• **AANGELEVERDE TEKST**:
+---+
ECLI:NL:CRVB:2003:AI0301

Centrale Raad van Beroep

Datum uitspraak
16 juli 2003
Publicatiedatum
4 april 2013
Zaaknummer
01/3847 AW
Instantie
Centrale Raad van Beroep
Type
Uitspraak
Rechtsgebied
Bestuursrecht; Ambtenarenrecht
Procedures
  • Hoger beroep
Rechters
Vindplaatsen
  • Rechtspraak.nl
AI samenvatting door LexboostAutomatisch gegenereerd

Onderscheid in werkgeversbijdrage bij PC-privé regeling voor samenwonende en niet-samenwonende collega's

In deze zaak gaat het om een hoger beroep van twee appellanten, beiden werkzaam bij de politieregio, die samenwonen en een gezamenlijk verzoek hebben ingediend voor een werkgeversbijdrage van f. 800,- in het kader van de PC-privé regeling. Dit verzoek werd afgewezen door de Korpsbeheerder, met als argument dat medewerkers die op één adres wonen slechts één keer in aanmerking komen voor de bijdrage. De rechtbank Arnhem verklaarde het beroep van appellanten ongegrond, waarna zij in hoger beroep gingen.

De Centrale Raad van Beroep behandelt de zaak en overweegt dat het onderscheid dat gedaagde maakt tussen samenwonende en niet-samenwonende collega's in strijd kan zijn met het discriminatieverbod in artikel 1 van de Grondwet. De Raad stelt vast dat het beleid van de Korpsbeheerder, dat is gebaseerd op een beperkt budget, een objectief criterium vormt. De keuze om de bijdrage per huishouden te maximaliseren wordt als redelijk beschouwd, omdat medewerkers met één computer thuis hun werkzaamheden kunnen verrichten.

De Raad concludeert dat het bestreden besluit van de Korpsbeheerder in stand kan blijven, en bevestigt de uitspraak van de rechtbank. De Raad ziet geen aanleiding om gedaagde te veroordelen in de proceskosten. De uitspraak wordt openbaar uitgesproken op 16 juli 2003.
+---+
Haal uit de samenvatting over de PC-privéregeling woord voor woord het stuk dat opent met de woorden waarin "De Raad concludeert" staat en sluit met "16 juli 2003.". De gegevens die hierna komen staan los van de samenvatting.
+---+
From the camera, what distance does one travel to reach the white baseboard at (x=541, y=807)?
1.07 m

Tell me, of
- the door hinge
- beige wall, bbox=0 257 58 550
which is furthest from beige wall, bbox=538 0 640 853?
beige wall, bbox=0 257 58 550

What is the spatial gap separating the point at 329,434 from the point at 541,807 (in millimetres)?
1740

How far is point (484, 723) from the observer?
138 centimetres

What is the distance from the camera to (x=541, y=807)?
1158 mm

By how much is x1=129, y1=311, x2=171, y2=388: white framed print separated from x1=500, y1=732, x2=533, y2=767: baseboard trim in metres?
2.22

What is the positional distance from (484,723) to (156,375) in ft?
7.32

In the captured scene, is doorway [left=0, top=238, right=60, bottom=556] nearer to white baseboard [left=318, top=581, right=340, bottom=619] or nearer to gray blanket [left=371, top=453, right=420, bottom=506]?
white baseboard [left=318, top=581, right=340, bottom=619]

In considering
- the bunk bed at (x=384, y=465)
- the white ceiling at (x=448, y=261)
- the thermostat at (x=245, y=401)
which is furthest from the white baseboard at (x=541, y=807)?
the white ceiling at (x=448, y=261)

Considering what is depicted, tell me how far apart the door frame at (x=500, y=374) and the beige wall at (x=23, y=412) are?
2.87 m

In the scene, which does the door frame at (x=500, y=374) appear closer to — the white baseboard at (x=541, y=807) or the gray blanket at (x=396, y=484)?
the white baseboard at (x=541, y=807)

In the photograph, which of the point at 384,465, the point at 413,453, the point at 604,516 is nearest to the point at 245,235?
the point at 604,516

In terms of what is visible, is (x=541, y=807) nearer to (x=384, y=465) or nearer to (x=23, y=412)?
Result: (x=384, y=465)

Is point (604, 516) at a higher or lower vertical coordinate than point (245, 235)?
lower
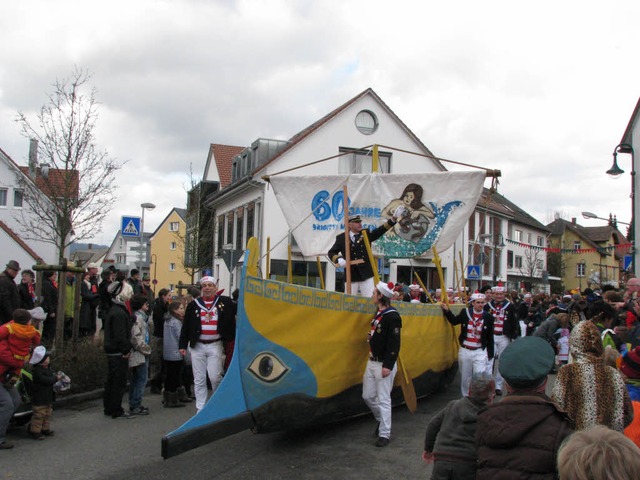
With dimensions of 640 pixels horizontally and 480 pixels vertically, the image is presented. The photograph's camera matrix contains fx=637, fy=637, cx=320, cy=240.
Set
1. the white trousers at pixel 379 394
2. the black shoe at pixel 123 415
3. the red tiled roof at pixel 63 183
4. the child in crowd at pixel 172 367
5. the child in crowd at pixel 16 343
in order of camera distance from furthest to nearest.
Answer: the red tiled roof at pixel 63 183 → the child in crowd at pixel 172 367 → the black shoe at pixel 123 415 → the white trousers at pixel 379 394 → the child in crowd at pixel 16 343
+---+
• **VOLLEDIG ANTWOORD**:
De Raad concludeert dat het bestreden besluit van de Korpsbeheerder in stand kan blijven, en bevestigt de uitspraak van de rechtbank. De Raad ziet geen aanleiding om gedaagde te veroordelen in de proceskosten. De uitspraak wordt openbaar uitgesproken op 16 juli 2003.